Department of Neurology and Neurosurgery, Brain Center, University Medical Center Utrecht, Utrecht, The Netherlands.
Donders Institute for Brain, Cognition and Behaviour, Radboud University, Nijmegen, The Netherlands.
PLoS Comput Biol. 2020 Jul 2;16(7):e1007992. doi: 10.1371/journal.pcbi.1007992. eCollection 2020 Jul.
Understanding how the human brain processes auditory input remains a challenge. Traditionally, a distinction between lower- and higher-level sound features is made, but their definition depends on a specific theoretical framework and might not match the neural representation of sound. Here, we postulate that constructing a data-driven neural model of auditory perception, with a minimum of theoretical assumptions about the relevant sound features, could provide an alternative approach and possibly a better match to the neural responses. We collected electrocorticography recordings from six patients who watched a long-duration feature film. The raw movie soundtrack was used to train an artificial neural network model to predict the associated neural responses. The model achieved high prediction accuracy and generalized well to a second dataset, where new participants watched a different film. The extracted bottom-up features captured acoustic properties that were specific to the type of sound and were associated with various response latency profiles and distinct cortical distributions. Specifically, several features encoded speech-related acoustic properties with some features exhibiting shorter latency profiles (associated with responses in posterior perisylvian cortex) and others exhibiting longer latency profiles (associated with responses in anterior perisylvian cortex). Our results support and extend the current view on speech perception by demonstrating the presence of temporal hierarchies in the perisylvian cortex and involvement of cortical sites outside of this region during audiovisual speech perception.

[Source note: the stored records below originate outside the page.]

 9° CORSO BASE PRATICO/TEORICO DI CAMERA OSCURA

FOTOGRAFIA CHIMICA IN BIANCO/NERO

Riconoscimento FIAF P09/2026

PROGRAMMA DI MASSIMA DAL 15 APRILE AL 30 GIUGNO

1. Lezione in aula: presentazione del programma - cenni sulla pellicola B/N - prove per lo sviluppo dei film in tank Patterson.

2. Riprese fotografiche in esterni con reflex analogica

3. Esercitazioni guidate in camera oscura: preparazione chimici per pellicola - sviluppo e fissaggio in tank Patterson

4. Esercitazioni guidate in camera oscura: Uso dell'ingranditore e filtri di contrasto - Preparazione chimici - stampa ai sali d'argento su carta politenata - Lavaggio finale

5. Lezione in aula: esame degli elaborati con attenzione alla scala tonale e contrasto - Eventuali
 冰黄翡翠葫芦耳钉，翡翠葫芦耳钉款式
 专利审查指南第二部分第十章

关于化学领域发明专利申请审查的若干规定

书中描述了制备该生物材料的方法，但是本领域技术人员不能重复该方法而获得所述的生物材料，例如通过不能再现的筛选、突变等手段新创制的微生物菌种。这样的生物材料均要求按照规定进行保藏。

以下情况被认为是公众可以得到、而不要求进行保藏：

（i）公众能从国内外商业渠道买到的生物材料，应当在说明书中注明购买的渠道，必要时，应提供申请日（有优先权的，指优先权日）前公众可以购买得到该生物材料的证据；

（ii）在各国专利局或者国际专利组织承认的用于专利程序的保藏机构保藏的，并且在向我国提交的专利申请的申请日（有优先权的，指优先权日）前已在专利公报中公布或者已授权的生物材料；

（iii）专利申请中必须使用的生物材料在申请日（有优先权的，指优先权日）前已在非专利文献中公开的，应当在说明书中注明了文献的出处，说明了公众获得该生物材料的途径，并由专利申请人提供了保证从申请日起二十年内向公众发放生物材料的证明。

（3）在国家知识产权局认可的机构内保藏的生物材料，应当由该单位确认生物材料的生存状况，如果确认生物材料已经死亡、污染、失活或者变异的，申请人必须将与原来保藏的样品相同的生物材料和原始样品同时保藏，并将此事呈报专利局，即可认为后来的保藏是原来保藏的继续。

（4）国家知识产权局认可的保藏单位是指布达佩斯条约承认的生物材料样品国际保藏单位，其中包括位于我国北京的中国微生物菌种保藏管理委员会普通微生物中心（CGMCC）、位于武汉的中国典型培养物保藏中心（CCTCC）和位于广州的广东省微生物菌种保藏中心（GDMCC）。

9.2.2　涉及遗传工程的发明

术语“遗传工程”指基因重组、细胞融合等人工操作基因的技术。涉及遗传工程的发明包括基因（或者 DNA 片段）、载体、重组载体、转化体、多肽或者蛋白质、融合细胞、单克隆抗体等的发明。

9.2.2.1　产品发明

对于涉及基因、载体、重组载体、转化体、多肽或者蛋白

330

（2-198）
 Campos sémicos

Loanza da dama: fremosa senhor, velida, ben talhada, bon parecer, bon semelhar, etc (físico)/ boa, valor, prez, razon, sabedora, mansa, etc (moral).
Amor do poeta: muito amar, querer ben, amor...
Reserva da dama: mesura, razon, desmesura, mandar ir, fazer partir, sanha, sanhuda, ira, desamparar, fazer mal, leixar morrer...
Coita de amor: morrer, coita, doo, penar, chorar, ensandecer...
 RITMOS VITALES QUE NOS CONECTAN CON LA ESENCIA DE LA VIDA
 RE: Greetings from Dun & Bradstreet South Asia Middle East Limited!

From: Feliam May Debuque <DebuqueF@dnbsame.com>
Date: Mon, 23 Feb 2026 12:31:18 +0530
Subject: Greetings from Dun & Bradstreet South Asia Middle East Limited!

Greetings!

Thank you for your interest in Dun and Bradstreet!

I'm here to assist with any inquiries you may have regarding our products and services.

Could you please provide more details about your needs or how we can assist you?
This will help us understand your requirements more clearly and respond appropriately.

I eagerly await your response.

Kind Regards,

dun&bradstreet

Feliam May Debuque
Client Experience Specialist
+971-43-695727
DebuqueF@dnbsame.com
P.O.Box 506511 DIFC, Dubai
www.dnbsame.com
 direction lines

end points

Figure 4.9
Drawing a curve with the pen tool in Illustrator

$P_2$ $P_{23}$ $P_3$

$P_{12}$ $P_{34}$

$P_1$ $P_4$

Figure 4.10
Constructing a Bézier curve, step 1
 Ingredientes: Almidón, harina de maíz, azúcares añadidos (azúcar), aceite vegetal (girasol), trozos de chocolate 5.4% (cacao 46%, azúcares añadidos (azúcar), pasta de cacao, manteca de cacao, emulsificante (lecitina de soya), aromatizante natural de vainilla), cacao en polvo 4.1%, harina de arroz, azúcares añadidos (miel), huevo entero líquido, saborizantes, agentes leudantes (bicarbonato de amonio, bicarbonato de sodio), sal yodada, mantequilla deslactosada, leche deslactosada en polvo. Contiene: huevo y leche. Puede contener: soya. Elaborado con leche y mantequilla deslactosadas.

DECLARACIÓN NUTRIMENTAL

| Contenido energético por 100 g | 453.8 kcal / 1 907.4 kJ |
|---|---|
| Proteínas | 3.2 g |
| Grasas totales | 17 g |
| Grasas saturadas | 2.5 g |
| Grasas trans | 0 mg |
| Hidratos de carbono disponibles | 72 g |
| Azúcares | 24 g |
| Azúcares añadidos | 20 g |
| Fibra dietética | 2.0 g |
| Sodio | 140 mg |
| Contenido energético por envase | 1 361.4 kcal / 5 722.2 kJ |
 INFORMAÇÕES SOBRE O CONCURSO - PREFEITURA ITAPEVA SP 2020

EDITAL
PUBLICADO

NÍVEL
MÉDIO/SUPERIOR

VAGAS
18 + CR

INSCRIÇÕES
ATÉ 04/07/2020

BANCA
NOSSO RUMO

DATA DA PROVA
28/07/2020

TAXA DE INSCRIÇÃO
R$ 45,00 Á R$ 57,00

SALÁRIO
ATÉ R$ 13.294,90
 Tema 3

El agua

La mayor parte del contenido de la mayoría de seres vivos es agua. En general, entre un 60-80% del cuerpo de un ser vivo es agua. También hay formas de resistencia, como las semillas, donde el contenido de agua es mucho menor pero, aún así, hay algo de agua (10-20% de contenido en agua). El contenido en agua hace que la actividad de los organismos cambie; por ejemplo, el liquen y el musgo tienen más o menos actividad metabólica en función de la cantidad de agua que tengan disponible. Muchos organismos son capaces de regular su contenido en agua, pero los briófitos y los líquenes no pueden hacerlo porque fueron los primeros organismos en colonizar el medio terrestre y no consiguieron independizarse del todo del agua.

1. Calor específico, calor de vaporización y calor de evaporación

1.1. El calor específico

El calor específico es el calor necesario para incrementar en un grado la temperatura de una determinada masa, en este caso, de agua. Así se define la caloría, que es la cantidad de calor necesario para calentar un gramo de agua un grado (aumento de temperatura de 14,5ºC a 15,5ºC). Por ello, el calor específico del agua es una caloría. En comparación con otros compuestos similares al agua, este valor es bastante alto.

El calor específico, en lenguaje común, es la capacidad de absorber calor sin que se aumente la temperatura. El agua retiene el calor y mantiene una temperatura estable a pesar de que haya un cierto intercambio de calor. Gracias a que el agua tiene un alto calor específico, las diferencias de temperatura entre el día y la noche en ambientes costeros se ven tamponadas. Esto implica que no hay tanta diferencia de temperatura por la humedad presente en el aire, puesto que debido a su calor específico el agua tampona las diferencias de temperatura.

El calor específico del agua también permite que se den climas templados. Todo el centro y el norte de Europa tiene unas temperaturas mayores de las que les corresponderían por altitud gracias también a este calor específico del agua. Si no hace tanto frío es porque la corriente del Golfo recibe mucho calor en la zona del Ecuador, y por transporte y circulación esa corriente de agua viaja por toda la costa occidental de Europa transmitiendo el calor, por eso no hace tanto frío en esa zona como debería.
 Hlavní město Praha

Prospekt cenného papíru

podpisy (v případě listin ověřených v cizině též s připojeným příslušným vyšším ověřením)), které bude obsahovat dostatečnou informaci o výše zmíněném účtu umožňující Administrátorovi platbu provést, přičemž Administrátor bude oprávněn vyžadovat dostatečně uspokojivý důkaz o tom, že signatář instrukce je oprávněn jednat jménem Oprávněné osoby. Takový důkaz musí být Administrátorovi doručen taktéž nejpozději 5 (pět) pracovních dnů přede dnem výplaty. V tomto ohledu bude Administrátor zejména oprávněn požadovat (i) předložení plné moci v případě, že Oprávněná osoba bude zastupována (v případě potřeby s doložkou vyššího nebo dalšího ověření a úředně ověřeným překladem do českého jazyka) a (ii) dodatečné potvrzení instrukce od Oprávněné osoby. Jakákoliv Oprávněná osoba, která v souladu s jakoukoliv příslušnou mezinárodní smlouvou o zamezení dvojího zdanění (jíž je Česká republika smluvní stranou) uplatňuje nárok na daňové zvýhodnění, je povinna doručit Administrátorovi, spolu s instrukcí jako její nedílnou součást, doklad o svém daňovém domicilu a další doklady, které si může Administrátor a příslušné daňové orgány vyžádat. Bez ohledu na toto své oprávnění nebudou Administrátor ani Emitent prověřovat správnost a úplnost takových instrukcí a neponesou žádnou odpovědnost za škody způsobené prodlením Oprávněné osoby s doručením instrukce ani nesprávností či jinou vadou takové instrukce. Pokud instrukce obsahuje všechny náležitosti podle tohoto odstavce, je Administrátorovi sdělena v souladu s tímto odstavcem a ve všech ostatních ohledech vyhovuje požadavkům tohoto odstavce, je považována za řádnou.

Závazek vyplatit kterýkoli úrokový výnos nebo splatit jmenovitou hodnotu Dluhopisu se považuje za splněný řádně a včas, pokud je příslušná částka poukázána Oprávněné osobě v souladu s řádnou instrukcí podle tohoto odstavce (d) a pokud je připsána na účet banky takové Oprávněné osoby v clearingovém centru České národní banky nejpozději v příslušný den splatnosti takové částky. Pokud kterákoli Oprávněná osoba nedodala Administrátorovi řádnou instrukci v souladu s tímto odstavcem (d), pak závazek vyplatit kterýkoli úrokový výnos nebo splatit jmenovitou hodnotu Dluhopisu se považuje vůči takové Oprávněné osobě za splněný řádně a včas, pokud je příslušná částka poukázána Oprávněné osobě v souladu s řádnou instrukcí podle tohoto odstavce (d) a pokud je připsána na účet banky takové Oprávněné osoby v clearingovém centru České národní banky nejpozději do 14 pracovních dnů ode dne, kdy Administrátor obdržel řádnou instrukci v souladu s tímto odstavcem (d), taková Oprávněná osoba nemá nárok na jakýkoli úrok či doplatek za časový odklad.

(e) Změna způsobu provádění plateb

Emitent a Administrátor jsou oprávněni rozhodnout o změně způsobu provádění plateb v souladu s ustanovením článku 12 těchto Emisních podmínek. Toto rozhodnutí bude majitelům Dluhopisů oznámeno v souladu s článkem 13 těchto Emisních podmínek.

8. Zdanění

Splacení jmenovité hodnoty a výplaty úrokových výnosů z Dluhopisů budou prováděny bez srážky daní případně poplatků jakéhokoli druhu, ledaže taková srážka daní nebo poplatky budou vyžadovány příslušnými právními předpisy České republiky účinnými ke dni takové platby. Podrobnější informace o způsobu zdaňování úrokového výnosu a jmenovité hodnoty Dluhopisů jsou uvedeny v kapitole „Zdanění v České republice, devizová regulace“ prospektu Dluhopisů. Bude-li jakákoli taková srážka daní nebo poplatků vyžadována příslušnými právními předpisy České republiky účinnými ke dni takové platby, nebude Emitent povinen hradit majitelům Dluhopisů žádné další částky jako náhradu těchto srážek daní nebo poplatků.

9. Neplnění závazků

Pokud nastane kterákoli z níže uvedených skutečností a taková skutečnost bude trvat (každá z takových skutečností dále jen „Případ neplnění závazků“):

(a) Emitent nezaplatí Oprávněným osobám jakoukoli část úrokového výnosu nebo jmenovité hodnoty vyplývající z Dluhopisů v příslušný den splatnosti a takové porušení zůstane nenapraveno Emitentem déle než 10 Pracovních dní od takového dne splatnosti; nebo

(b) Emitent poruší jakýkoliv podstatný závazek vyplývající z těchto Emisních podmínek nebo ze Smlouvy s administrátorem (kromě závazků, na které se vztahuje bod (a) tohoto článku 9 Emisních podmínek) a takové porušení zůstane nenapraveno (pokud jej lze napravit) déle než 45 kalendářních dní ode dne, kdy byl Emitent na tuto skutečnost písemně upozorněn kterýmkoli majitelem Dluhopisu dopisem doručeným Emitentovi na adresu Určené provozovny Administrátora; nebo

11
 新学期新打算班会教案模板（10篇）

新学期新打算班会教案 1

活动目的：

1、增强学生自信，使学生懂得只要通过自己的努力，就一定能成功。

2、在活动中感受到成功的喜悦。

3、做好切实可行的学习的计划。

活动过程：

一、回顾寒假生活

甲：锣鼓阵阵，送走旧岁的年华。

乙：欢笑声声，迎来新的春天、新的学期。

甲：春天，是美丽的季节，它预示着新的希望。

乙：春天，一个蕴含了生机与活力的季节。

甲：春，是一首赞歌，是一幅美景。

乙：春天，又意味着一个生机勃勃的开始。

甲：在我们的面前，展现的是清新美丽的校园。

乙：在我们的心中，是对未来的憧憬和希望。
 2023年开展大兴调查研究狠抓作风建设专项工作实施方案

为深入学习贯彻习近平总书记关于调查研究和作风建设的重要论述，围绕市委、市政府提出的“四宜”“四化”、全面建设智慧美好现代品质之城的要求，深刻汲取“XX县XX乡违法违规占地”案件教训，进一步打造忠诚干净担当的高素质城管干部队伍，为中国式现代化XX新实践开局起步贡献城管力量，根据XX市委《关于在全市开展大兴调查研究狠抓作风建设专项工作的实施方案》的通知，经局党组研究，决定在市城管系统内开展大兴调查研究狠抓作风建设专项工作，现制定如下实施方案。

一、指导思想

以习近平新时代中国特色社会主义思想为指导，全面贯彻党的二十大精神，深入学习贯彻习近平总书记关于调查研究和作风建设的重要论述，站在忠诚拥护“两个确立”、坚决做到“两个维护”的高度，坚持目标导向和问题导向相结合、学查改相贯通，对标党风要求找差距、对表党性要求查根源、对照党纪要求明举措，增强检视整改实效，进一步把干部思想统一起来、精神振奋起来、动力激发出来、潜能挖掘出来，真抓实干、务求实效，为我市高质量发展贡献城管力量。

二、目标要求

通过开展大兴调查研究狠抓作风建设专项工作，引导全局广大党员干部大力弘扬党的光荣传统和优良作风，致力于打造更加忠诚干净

理解人类大脑如何处理听觉输入仍然是一个挑战。传统上,人们对低层次和高层次的声音特征进行区分,但它们的定义取决于特定的理论框架,可能与声音的神经表示不匹配。在这里,我们假设构建一个数据驱动的听觉感知神经模型,对相关声音特征的理论假设最少,可能提供一种替代方法,并可能更好地与神经反应相匹配。我们从六名观看长时间特征电影的患者中收集了脑电记录。原始电影配乐被用来训练一个人工神经网络模型,以预测相关的神经反应。该模型实现了很高的预测准确性,并很好地推广到第二个数据集,其中新的参与者观看了不同的电影。提取的自下而上的特征捕获了与声音类型特定的声学特性,并与各种反应潜伏期分布和不同的皮质分布相关。具体来说,一些特征编码与语音相关的声学特性,其中一些特征具有较短的潜伏期分布(与后颞叶皮层的反应相关),而另一些特征具有较长的潜伏期分布(与前颞叶皮层的反应相关)。我们的结果通过证明颞叶皮层中存在时间层次结构以及在视听语音感知期间涉及该区域以外的皮质部位,支持并扩展了当前对语音感知的观点。